Nokia Corp. (NYSE:NOK) reported third-quarter earnings on Tuesday morning as the company moves closer to selling its handset division to Microsoft Corp. (NASDAQ:MSFT) in a $7.2 billion deal expected to close next quarter. Unfortunately for Nokia, the company’s results didn’t do much to boost faith in the businesses that will remain after the Microsoft deal goes through. Nokia’s two major businesses it will retain after the Microsoft acquisition are the company’s network and its digital mapping service called Here.

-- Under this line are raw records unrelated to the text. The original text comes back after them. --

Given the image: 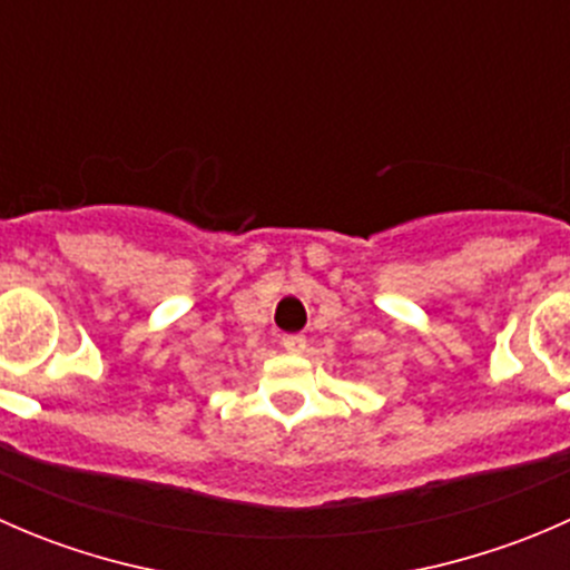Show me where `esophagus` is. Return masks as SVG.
Returning a JSON list of instances; mask_svg holds the SVG:
<instances>
[{
	"instance_id": "1",
	"label": "esophagus",
	"mask_w": 570,
	"mask_h": 570,
	"mask_svg": "<svg viewBox=\"0 0 570 570\" xmlns=\"http://www.w3.org/2000/svg\"><path fill=\"white\" fill-rule=\"evenodd\" d=\"M281 344H284V350H289V353H303L306 336H303V333H284V336H281Z\"/></svg>"
}]
</instances>
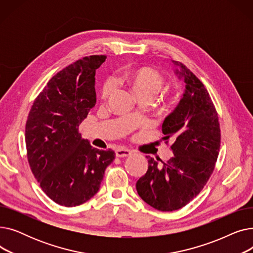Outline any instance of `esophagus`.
<instances>
[{
    "label": "esophagus",
    "instance_id": "1",
    "mask_svg": "<svg viewBox=\"0 0 253 253\" xmlns=\"http://www.w3.org/2000/svg\"><path fill=\"white\" fill-rule=\"evenodd\" d=\"M115 153H116V156L120 157V158H121V157H128V156L131 155V151L128 150V149H125V148H119L115 151Z\"/></svg>",
    "mask_w": 253,
    "mask_h": 253
}]
</instances>
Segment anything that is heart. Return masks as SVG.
<instances>
[{
	"label": "heart",
	"instance_id": "heart-1",
	"mask_svg": "<svg viewBox=\"0 0 253 253\" xmlns=\"http://www.w3.org/2000/svg\"><path fill=\"white\" fill-rule=\"evenodd\" d=\"M121 79L137 99L152 100L161 90L164 83L162 75L151 66H139L129 70L122 75ZM113 84L106 82L101 89V98H109L113 94Z\"/></svg>",
	"mask_w": 253,
	"mask_h": 253
}]
</instances>
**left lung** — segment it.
<instances>
[{
	"label": "left lung",
	"mask_w": 253,
	"mask_h": 253,
	"mask_svg": "<svg viewBox=\"0 0 253 253\" xmlns=\"http://www.w3.org/2000/svg\"><path fill=\"white\" fill-rule=\"evenodd\" d=\"M175 74L185 83L184 93L164 120L162 139L171 138L173 157L163 167L147 156V173L136 182L142 200L160 211L177 210L190 203L202 191L218 157L220 128L216 110L203 83L185 65ZM158 160V159H157Z\"/></svg>",
	"instance_id": "left-lung-1"
}]
</instances>
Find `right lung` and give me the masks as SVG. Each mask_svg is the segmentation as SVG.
<instances>
[{"instance_id": "1", "label": "right lung", "mask_w": 253, "mask_h": 253, "mask_svg": "<svg viewBox=\"0 0 253 253\" xmlns=\"http://www.w3.org/2000/svg\"><path fill=\"white\" fill-rule=\"evenodd\" d=\"M105 58L86 56L52 77L26 121L33 174L43 192L61 206L81 205L94 196L115 159L114 151L93 148L78 130L95 105V72Z\"/></svg>"}]
</instances>
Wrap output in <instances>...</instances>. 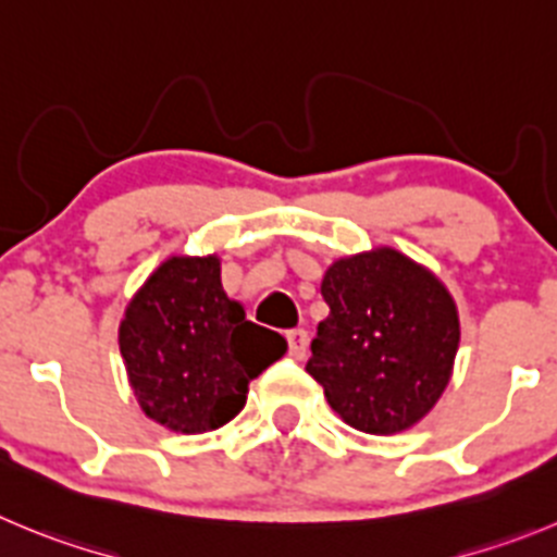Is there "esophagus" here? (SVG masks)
Returning <instances> with one entry per match:
<instances>
[{
    "label": "esophagus",
    "mask_w": 557,
    "mask_h": 557,
    "mask_svg": "<svg viewBox=\"0 0 557 557\" xmlns=\"http://www.w3.org/2000/svg\"><path fill=\"white\" fill-rule=\"evenodd\" d=\"M285 341H288V355L294 357V360H302V357L308 355V332L305 330H290L288 335H285Z\"/></svg>",
    "instance_id": "34e87169"
}]
</instances>
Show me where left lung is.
I'll use <instances>...</instances> for the list:
<instances>
[{
    "label": "left lung",
    "instance_id": "obj_1",
    "mask_svg": "<svg viewBox=\"0 0 557 557\" xmlns=\"http://www.w3.org/2000/svg\"><path fill=\"white\" fill-rule=\"evenodd\" d=\"M330 315L308 373L351 429L396 434L431 412L459 351V313L440 280L393 247L341 258L321 280Z\"/></svg>",
    "mask_w": 557,
    "mask_h": 557
}]
</instances>
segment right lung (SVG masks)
Wrapping results in <instances>:
<instances>
[{
    "mask_svg": "<svg viewBox=\"0 0 557 557\" xmlns=\"http://www.w3.org/2000/svg\"><path fill=\"white\" fill-rule=\"evenodd\" d=\"M117 341L139 409L181 434L236 418L247 384L288 349L225 294L216 255L161 263L128 302Z\"/></svg>",
    "mask_w": 557,
    "mask_h": 557,
    "instance_id": "add662e5",
    "label": "right lung"
}]
</instances>
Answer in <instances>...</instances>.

Apple Inc.’s (NASDAQ:AAPL) third-quarter earnings results have shown that the company’s business has stabilized, according to a research note from Piper Jaffray analyst Gene Munster seen by Wall St. Cheat Sheet as Apple’s revenue beat the analyst’s expectations due to strong sales of the iPhone 5S. “The overall trends in the business have stabilized, and we expect earnings to be essentially flat y/y in Dec-13 and up 8 percent in Mar-14, marking the first earnings growth quarter in 5 quarters,” Munster said of Apple in the note.

Dell (NASDAQ:DELL) has seen the last day it will be publicly traded on the Nasdaq or, as company founder and CEO Michael Dell said in a press release announcing the completion of his acquisition of the personal computer maker, it is the day “Dell enters an exciting new chapter as a private enterprise.” In early September, Michael Dell, who began the eponymous company from his college dorm room in 1984, finally convinced shareholders that his privatization plan was the best option for the struggling PC manufacturer.

Sears Holdings Corp. (NASDAQ:SHLD) is struggling to keep its head above water, but CEO Edward Lampert had another sales strategy to pitch this week. According to Bloomberg, Lampert announced Tuesday that Sears is now considering separating its Lands’ End and Auto Center businesses from the rest of the company. Though neither of the entities would be sold, their separation could help Sears raise cash and curb its revenue slide while allowing shareholders to benefit from the units’ separate significant values.

Electronic Arts (NASDAQ:EA) announced Monday that its partnership with Tiger Woods for its popular PGA Tour video game has ended. “EA SPORTS and Tiger Woods have also made a mutual decision to end our partnership, which includes Tiger’s named PGA TOUR golf game. We’ve always been big fans of Tiger and we wish him continued success in all his future endeavors,” the company said in a blog post.

Pfizer’s (NYSE:PFE) patent for its blockbuster cholesterol medicine Lipitor — which for nearly a decade was the world’s top-selling drug — expired in 2011, and since then earnings and revenue have struggled to grow quarter after quarter. Like many large drug manufacturers, cheaper generic versions of its once top-selling pharmaceuticals are eroding sales for drugs no longer protected by patents, drugs that once earned Pfizer billions annually.

International Business Machines Corp.’s (NYSE:IBM) board on Tuesday approved a regular quarterly cash dividend and authorized $15 billion in funds for the company’s stock repurchase program. The announcement led IBM stocks to surge in the hours following the decision, rising 2.7 percent to $182.12 by close on Tuesday.